-- TASKS TO COMPLETE --
**1.** Answer these questions from the essay "In the Valley of the Shadow," one answer per line, marked (a), (b) and (c):
(a) How many times has the writer looked Death in the face?
(b) To whom and to what place is the postcard's penciled message addressed?
(c) What caption appears on the front of the postcard?
**2.** Reproduce the essay "In the Valley of the Shadow" word for word from "Four times now" to "element of risk.".
**3.** Resume the essay "In the Valley of the Shadow" from where it stops.

In the Valley of the Shadow

Started by dsanchez, August 12, 2008, 22:52:47

Previous topic - Next topic

0 Members and 1 Guest are viewing this topic.

dsanchez

In the Valley of the Shadow
Dr. Carl Sagan
Parade Magazine
March 10, 1996

Four times now I have looked Death in the face. And four times Death has averted his gaze and let me pass. Eventually, of course, Death will claim me–as he does each of us. It's only a question of when. And how.

I've learned much from our confrontations—especially about the beauty and sweet poignancy of life, about the preciousness of friends and family, about the transforming power of love. In fact, almost dying is such a positive, character-building experience that I'd recommend it to everybody—except, of course, for the irreducible and essential element of risk.

I would love to believe that when I die I will live again, that some thinking, feeling, remembering part of me will continue. But as much as I want to believe that, and despite the ancient and worldwide cultural traditions that assert and afterlife, I know of nothing to suggest that it is more than wishful thinking.

I want to grow really old with my wife, Annie, whom I dearly love. I want to see my younger children grow up and play a role in their character and intellectual development. I want to meet still unconceived grandchildren. There are scientific problems whose outcomes I long to witness—such as the exploration of many of the worlds in our solar system and the search for life elsewhere. I want to learn how major trends in human history, both hopeful and worrisome, work themselves out: the dangers and promise of our technology, say; the emancipation of women; the growing political, economic and technological ascendancy of China; interstellar flight.

If there were life after death, I might, no matter when I die, satisfy most of these deep curiosities and longings. But if death is nothing more than an endless, dreamless sleep, this is a forlorn hope. Maybe this perspective has given me a little extra motivation to stay alive.

The world is so exquisite, with so much love and moral depth, that there is no reason to deceive ourselves with pretty stories for which there's little good evidence. Far better, it seems to me, in our vulnerability, is to look death in the eye and to be grateful every day for the brief but magnificent opportunity that life provides.

Near my shaving mirror, so I see it every morning, is a framed postcard. On the back is a penciled message to a Mr. James Day in Swansea Valley, Wales. It reads:

Dear Friend,

Just a line to show that I am alive & kicking and going grand. It's a treat.

Yours,

WJR


It's signed with the almost-indecipherable initials of one William John Rogers. On the front is a color photo of a sleek, four-funneled steamer captioned "White Star Liner Titanic." The postmark was imprinted the day before the great ship went down, losing more than 1500 lives, including Mr. Rogers'. Annie and I display the postcard for a reason. We know that "going grand" can be the most temporary and illusory state. So it was with us.

We were in apparently good heath, our children thriving. We were writing books, embarking on ambitious new television and motion-picture projects, lecturing, and I continued to be engaged in the most exciting scientific research.

-- RECORDS --

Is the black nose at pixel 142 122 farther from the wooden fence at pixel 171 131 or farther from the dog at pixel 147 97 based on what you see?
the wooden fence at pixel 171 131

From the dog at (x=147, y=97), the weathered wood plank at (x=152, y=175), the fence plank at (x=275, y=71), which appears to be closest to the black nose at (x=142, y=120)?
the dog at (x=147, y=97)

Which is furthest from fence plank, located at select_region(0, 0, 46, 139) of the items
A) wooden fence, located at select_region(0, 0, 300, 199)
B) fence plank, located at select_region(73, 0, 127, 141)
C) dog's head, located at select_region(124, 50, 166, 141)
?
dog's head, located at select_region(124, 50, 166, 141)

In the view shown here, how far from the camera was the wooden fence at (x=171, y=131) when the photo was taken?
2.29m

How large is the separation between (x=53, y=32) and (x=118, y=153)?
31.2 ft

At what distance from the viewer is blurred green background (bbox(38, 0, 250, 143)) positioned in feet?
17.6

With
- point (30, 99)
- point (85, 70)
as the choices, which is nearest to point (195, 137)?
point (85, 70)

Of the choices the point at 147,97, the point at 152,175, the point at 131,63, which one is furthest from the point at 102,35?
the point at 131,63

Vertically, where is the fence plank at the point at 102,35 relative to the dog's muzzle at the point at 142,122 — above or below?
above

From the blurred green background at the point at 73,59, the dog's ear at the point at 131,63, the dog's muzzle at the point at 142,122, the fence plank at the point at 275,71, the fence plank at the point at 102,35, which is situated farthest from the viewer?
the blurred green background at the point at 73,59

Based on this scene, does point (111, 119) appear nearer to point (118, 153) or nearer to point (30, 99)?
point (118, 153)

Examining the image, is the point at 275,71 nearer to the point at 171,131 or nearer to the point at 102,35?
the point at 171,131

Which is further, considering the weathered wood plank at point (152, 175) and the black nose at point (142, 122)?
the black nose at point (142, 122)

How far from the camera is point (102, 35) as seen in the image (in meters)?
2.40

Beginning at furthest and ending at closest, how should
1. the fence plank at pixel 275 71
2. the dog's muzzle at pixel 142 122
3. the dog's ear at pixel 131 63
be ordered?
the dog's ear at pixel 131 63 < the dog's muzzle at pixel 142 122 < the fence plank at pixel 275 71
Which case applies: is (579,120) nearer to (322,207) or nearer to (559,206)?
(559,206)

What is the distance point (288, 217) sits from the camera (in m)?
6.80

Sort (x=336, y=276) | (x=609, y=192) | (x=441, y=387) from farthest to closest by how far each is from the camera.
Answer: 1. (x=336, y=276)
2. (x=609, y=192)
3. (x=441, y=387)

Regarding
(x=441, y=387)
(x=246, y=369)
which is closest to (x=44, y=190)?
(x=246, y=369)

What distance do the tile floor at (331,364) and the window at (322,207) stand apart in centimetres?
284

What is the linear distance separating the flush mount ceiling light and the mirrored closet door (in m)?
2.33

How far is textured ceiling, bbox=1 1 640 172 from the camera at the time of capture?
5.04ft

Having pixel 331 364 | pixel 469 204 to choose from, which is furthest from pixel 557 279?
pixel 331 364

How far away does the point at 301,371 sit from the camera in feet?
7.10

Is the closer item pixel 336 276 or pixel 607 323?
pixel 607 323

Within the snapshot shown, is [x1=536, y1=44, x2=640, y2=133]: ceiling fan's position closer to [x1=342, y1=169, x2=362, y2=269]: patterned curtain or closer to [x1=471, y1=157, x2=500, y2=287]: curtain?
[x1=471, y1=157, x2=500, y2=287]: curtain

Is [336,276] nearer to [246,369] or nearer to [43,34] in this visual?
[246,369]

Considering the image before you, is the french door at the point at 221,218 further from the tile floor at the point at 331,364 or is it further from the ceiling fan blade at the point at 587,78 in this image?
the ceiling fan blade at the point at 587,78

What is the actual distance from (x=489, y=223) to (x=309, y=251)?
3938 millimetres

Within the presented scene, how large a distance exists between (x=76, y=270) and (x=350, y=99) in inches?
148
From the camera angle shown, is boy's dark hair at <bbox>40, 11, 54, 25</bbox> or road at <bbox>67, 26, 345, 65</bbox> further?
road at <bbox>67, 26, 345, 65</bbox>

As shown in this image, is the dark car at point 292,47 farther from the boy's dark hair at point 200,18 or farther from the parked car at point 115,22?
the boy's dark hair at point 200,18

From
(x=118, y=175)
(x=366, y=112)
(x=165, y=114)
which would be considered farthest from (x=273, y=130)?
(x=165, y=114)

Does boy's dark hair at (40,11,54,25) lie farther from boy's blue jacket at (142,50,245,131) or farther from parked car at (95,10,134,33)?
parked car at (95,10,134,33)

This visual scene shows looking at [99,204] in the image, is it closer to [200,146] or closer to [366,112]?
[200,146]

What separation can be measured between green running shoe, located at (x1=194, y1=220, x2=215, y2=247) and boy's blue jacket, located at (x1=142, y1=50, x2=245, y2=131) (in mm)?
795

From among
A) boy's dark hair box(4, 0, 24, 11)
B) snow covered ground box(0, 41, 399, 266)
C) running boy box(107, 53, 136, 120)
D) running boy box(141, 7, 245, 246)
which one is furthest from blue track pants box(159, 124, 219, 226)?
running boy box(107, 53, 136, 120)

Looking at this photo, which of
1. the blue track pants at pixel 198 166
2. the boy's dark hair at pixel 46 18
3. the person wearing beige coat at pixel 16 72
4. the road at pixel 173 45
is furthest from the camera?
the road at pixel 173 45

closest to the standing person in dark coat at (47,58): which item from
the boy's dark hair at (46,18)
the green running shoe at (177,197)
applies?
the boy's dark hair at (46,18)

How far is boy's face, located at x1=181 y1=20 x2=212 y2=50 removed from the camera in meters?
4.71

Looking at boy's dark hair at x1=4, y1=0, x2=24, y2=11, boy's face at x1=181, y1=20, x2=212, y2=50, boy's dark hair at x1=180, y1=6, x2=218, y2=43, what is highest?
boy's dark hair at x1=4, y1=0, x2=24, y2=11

-- SOLVED PROBLEMS --
**1.**
(a) Four times.
(b) To Mr. James Day in Swansea Valley, Wales.
(c) "White Star Liner Titanic."

**2.**
Four times now I have looked Death in the face. And four times Death has averted his gaze and let me pass. Eventually, of course, Death will claim me–as he does each of us. It's only a question of when. And how.

I've learned much from our confrontations—especially about the beauty and sweet poignancy of life, about the preciousness of friends and family, about the transforming power of love. In fact, almost dying is such a positive, character-building experience that I'd recommend it to everybody—except, of course, for the irreducible and essential element of risk.

**3.**
Standing by the framed postcard one morning late in 1994, Annie noticed an ugly black-and-blue mark on my arm that had been there for many weeks. "Why hasn't it gone away?" she asked. At her insistence, I somewhat reluctantly (black-and-blue marks can't be serious, can they?) went to the doctor to have some routine blood tests.

We heard from him a few days later when we were in Austin, Tex. He was troubled. There clearly was some lab mix-up. The analysis showed the blood of a very sick person. "Please," he urged, "get retested right away." I did. There had been no mistake.

My red cells, which carry oxygen all over the body, and my white cells, which fight disease, were both severely depleted. The most likely explanation: that there was a problem with the stem cells, the common ancestors of both white and red blood cells, which are generated in the bone marrow. The diagnosis was confirmed by experts in the field. I had a disease I had never heard of before: myelodysplasia. Its origin is unknown. If I did nothing, I was astonished to learn, my chances were zero. I'd be dead in six months. I was still feeling fine—perhaps a little lightheaded from time to time. I was active and productive. The notion that I was on death's doorstep seemed a grotesque joke.

There was only one known means of treatment that might generate a cure: a bone-marrow transplant. But that would only work if I could find a compatible donor. Even then, my immune system would have to be entirely suppressed so the donor's bone marrow wouldn't be rejected by my body. However, a severely suppressed immune system might kill me in several other ways—for example,. By so limiting my resistance to disease that I might fall prey to any passing microbe. Briefly I thought about doing nothing and waiting for advanced in medical research to find a new cure. But that was the slimmest of hopes.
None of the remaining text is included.